> [Exercise requirements]: Beginning at the line containing "phylum: Chordata", restate each line of the listing below word for word until the last one has been given.

> [Data in this exercise]:
● ● ● ●
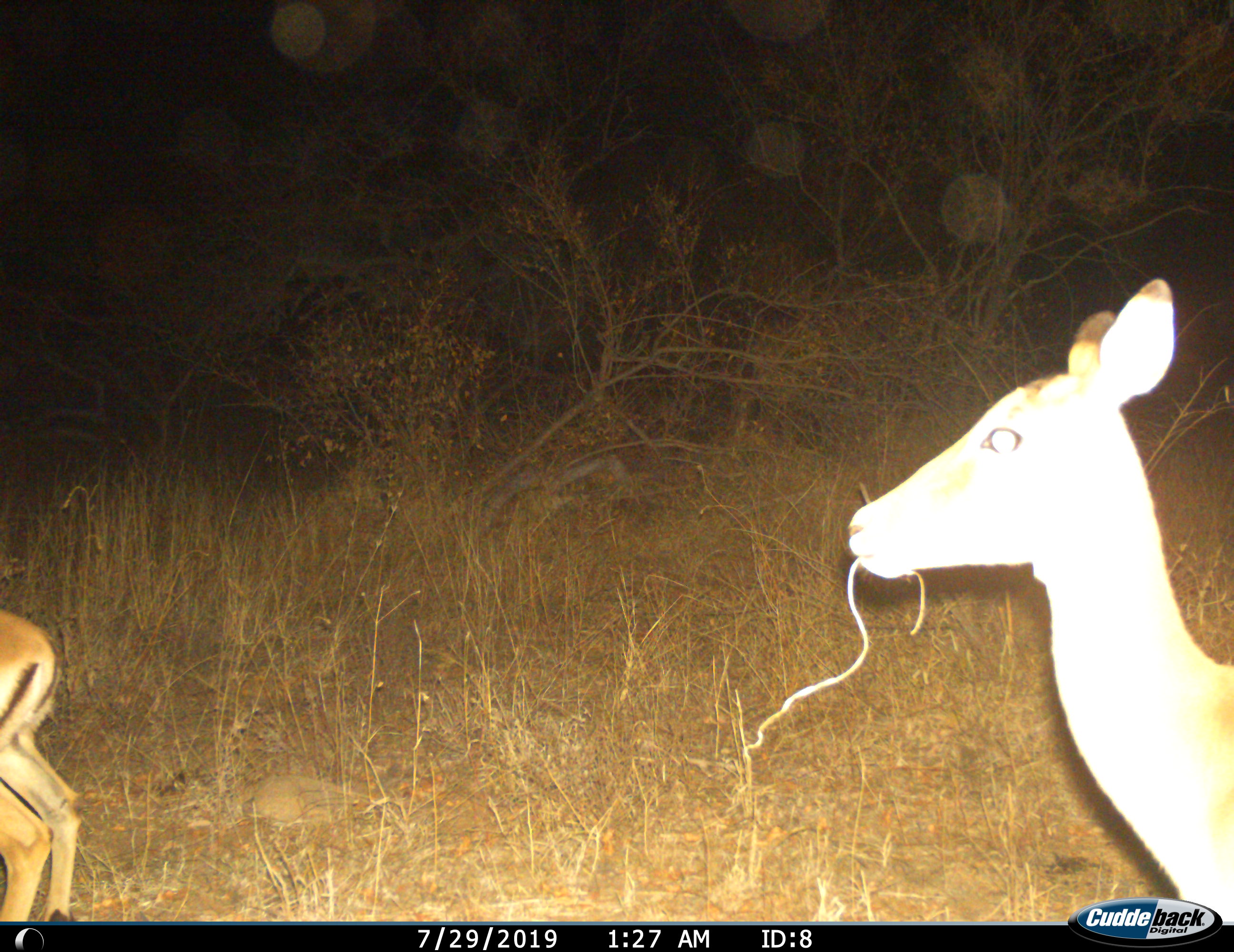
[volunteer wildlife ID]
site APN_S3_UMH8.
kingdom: Animalia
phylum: Chordata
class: Mammalia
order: Artiodactyla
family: Bovidae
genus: Aepyceros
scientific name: Aepyceros melampus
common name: impala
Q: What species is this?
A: Impala (Aepyceros melampus).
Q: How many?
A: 2.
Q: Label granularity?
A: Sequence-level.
● ● ● ●
> [Final answer]:
phylum: Chordata
class: Mammalia
order: Artiodactyla
family: Bovidae
genus: Aepyceros
scientific name: Aepyceros melampus
common name: impala
Q: What species is this?
A: Impala (Aepyceros melampus).
Q: How many?
A: 2.
Q: Label granularity?
A: Sequence-level.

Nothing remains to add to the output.